### Source
*-*-*

At least that was the theory. Things turned from promising to pretty dreary in a matter of a few days. Instead of the perfect fall conditions, rain and drizzle moved in and it looked like the planned outdoor ceremony would have to be changed. All in all this wasn’t a bad thing, since plan “B” was well established — the main room at Sterling National can accommodate an indoor ceremony. The staff had things well under control in transitioning from a dinner setup when, just 25 minutes before the formalities were to begin, there was a very small break in the weather and just a glimmer of hope that getting married outside was still a possibility. One small challenge was that NOTHING was set up in the original location because of the wet conditions. No chairs, no flowers, no sound (did I mention that I had the responsibility for sound at the ceremony?) But the thing that overrode all of that was the “can do” attitude of everyone, and I mean EVERYONE, involved in the process. If I hadn’t been so busy scrambling to set up my small sound system in record time, it would have been wonderful to just sit back and watch an entire crew quickly and confidently make things happen. I can’t think of a time when I was so impressed watching a group work so well as a team. Of special note, and worthy of special comment, was the event manager, Ally Wood. Ally’s cool under pressure was extraordinary and her willingness to, quite literally, get her hands dirty along with everyone else won my respect.

*-*-*

### Material shown
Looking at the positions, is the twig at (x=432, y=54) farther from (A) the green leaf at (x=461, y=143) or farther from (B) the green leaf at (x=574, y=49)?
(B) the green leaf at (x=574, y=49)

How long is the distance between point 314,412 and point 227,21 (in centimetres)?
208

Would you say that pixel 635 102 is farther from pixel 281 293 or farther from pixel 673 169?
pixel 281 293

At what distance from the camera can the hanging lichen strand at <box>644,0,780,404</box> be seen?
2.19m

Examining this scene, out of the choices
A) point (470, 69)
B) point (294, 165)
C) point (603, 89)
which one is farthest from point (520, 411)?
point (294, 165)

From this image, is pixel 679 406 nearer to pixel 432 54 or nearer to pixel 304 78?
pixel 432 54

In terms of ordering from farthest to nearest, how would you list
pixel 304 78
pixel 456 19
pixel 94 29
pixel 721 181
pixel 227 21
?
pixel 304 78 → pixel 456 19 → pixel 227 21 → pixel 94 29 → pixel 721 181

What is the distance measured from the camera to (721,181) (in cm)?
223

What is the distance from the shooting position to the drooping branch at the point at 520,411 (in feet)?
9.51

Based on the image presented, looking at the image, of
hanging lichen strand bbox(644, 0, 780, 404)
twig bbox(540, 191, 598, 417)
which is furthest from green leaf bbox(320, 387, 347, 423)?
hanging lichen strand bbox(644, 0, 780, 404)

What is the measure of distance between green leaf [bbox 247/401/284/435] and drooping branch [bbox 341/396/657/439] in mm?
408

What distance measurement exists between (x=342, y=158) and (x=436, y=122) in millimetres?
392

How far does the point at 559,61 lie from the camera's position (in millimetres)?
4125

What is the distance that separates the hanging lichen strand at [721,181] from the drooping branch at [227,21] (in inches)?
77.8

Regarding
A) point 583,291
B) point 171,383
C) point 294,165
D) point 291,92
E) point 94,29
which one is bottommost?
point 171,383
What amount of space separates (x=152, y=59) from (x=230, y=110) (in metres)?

*-*-*

### Given task 1
Rewrite the rows from the line containing "How far does" through the end of the rows, substituting "bent branch" for "drooping branch" and leaving everything else unchanged.
### Given task 2
Pick up the account of the rain-threatened wedding ceremony where it stops, and carry it forward.

### Exercise result 1
How far does the point at 559,61 lie from the camera's position (in millimetres)?
4125

What is the distance that separates the hanging lichen strand at [721,181] from the bent branch at [227,21] (in inches)?
77.8

Regarding
A) point 583,291
B) point 171,383
C) point 294,165
D) point 291,92
E) point 94,29
which one is bottommost?
point 171,383
What amount of space separates (x=152, y=59) from (x=230, y=110) (in metres)?

### Exercise result 2
The resulting ceremony went off without a hitch. Becca was gorgeous in her gown and she and Chris seemed truly happy and pleased that they were able to have things the way they had originally envisioned it. The guests were just fabulous, seemingly unconcerned with the slightly damp conditions and sharing in the celebration. As is usually the case when there is a shared challenge, it seemed to crank the party atmosphere into a slightly higher gear when that time of the evening rolled around. The energy level could not have been higher and I think that just about everyone took a turn on the dance floor.
Becca and Chris were as fun a couple as I could have hoped for and I wish them the best. They have a new marriage and a new home. What’s the big deal about a bit of rain to make things a little interesting?
I do. Without question…
I like to talk about the concept of finding the right “fit” when interviewing wedding vendors. It really goes both ways because, from my perspective, not every person who makes initial contact with me is my ideal customer. If the last few years are any indication, identifying that fit has become very effective and I couldn’t be happier with, or more proud of, the relationships that have been built. It’s a labor of love to help create a wedding celebration that is both tasteful and FUN. And my customers give back to me.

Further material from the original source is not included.